__Source excerpt__
━━━━━━━━━━
I am looking for a mutable (balanced) tree/map/hash table in Haskell or a way how to simulate it inside a function. I.e. when I call the same function several times, the structure is preserved. So far I have tried Data.HashTable (which is OK, but somewhat slow) and tried Data.Array.Judy but I was unable to make it work with GHC 6.10.4. Are there any other options?
The problem is that I cannot use (or I don't know how to) use a non-mutable type. I am trying to build a 'caching' function and so far the different solutions have been pretty bad. I tried the HashTable approach outlined here: http://stackoverflow.com/questions/2217289/haskell-caching-results-of-a-function I have no idea how to write the same with non-mutable data structures.
ondra
2010-02-10 00:11:39
@ondra: I've tried to add some guidelines to my answer, but it would really help to know more about the problem. I saw your other question, and memoization with floating-point keys could be agonizingly painful. If you can say more about the larger context of the problem, you might get more useful help.
Norman Ramsey
2010-02-10 00:21:37
I am still trying to solve the same. I have modified the problem so that I know a unique Int32 for every 'object' acting as a parameter to the function. This allows me to cache the things reasonably efficiently but I am not sure if it allows me to use memoization on Ints.The problem I am trying to solve is: optimization problem that works on sphere. I am computing distances between the points - I can 'lazily compute' some goniometric operations, but not all. Only about 5% of the computations are unique, so I could save much time if I could cache the distances between points.
ondra
2010-02-10 00:47:44
@ondra: Can you afford to discretize the sphere, introducing some quantization? If so, write your code to take the entire solution as answer, then find a way to compute it lazily. Also, a question: are you doing just the surface of the sphere or the interior as well? I have the vague idea that you can do this for the cost of a cosine and a couple of multiply operations, which is chump change compared to chasing pointers in a big cache...
━━━━━━━━━━
[Spatial relation data]
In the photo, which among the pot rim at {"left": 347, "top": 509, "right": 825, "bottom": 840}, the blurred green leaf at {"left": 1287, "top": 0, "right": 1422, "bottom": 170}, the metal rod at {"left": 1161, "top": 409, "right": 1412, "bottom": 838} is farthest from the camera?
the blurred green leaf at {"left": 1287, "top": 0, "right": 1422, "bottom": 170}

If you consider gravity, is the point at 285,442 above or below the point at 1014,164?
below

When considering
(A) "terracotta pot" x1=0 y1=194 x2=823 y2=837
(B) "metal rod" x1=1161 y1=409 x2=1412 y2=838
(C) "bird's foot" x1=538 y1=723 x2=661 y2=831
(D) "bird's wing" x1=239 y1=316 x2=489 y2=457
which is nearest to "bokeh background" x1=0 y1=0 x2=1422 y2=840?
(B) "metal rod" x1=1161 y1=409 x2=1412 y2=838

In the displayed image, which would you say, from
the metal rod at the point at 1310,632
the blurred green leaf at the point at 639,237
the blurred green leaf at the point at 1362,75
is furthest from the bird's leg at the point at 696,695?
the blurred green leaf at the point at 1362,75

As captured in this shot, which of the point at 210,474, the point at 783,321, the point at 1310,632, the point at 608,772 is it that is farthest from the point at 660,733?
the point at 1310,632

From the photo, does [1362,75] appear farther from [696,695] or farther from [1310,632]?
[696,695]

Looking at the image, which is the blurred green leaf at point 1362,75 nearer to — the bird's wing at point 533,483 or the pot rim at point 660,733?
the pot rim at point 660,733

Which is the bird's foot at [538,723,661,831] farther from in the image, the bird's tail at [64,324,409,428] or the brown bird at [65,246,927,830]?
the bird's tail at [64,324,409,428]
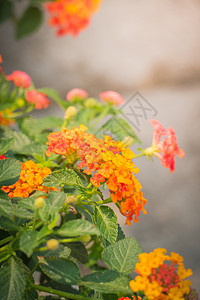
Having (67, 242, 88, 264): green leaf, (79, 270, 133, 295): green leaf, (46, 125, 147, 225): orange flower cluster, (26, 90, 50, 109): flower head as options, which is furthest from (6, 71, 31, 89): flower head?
(79, 270, 133, 295): green leaf

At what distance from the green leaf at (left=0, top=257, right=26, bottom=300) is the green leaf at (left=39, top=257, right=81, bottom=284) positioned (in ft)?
0.15

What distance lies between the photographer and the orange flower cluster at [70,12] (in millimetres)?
354

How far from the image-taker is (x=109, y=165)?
0.55m

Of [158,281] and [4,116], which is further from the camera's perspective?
[4,116]

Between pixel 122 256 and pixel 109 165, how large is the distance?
17 cm

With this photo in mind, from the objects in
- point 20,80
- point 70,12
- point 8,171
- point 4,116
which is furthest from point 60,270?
point 20,80

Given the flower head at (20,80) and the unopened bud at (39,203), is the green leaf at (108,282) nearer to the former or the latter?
the unopened bud at (39,203)

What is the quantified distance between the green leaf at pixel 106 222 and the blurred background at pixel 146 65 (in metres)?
0.90

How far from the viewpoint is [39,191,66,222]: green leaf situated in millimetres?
476

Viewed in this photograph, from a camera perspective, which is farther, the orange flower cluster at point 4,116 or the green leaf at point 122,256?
the orange flower cluster at point 4,116

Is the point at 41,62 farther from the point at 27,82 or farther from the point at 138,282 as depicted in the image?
the point at 138,282

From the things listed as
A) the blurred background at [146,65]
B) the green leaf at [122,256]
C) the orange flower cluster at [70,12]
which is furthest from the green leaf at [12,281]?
the blurred background at [146,65]

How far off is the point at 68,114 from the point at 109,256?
1.23 feet

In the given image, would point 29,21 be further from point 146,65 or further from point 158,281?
point 146,65
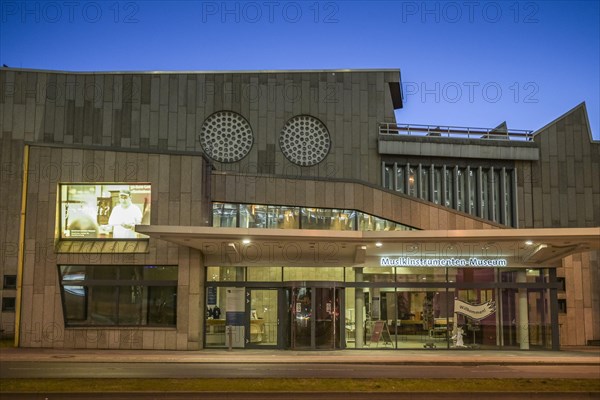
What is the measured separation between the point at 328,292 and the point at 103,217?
9861 millimetres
━━━━━━━━━━
__Exercise instructions__
Continue the Haskell caching thread above, picking up after its last comment.

__Response to the exercise__
Norman Ramsey
2010-02-10 03:20:37
I need just a surface. That can be computed with one cos() and one acos() (all other 4 necessary sin/cos operations can be lazily computed). So far it has paid to me to do quite a lot of integer operations to avoid doing that.
ondra
2010-02-10 08:31:10
@ondra: Fascinating. I wonder if this is a flaw in GHC. On modern hardware GHC should generate the `cos()` instruction for you but I can't remember if `acos()` is implemented in hardware. Can you put a grid on the surface?
Norman Ramsey
2010-02-10 22:50:41
acos is implemented in hardware I think using atan. However, first I am not sure if it is used by Haskell (as the 'Double' thing in Haskell is pretty weird) - but it surely can be, and it is not 'that' slow. At least I wasn't able to make faster using these 'caching approaches'. However, most approaches look even slower compared to computing the cos()/acos() directly :)I already put a kind of grid on the surface, but I need a precise result which even then requires quite a lot of computations. I will have to put up with my current solution.
ondra
2010-02-11 07:37:29
+5
A:
Building on @Ramsey's answer, I also suggest you reconceive your function to take a map and return a modified one. Then code using good ol' Data.Map, which is pretty efficient at modifications. Here is a pattern:
import qualified Data.Map as Map
-- | takes input and a map, and returns a result and a modified map
myFunc :: a -> Map.Map k v -> (r, Map.Map k v)
myFunc a m = … -- put your function here
-- | run myFunc over a list of inputs, gathering the outputs
mapFuncWithMap :: [a] -> Map.Map k v -> ([r], Map.Map k v)
mapFuncWithMap as m0 = foldr step ([], m0) as
where step a (rs, m) = let (r, m') = myFunc a m in (r:rs, m')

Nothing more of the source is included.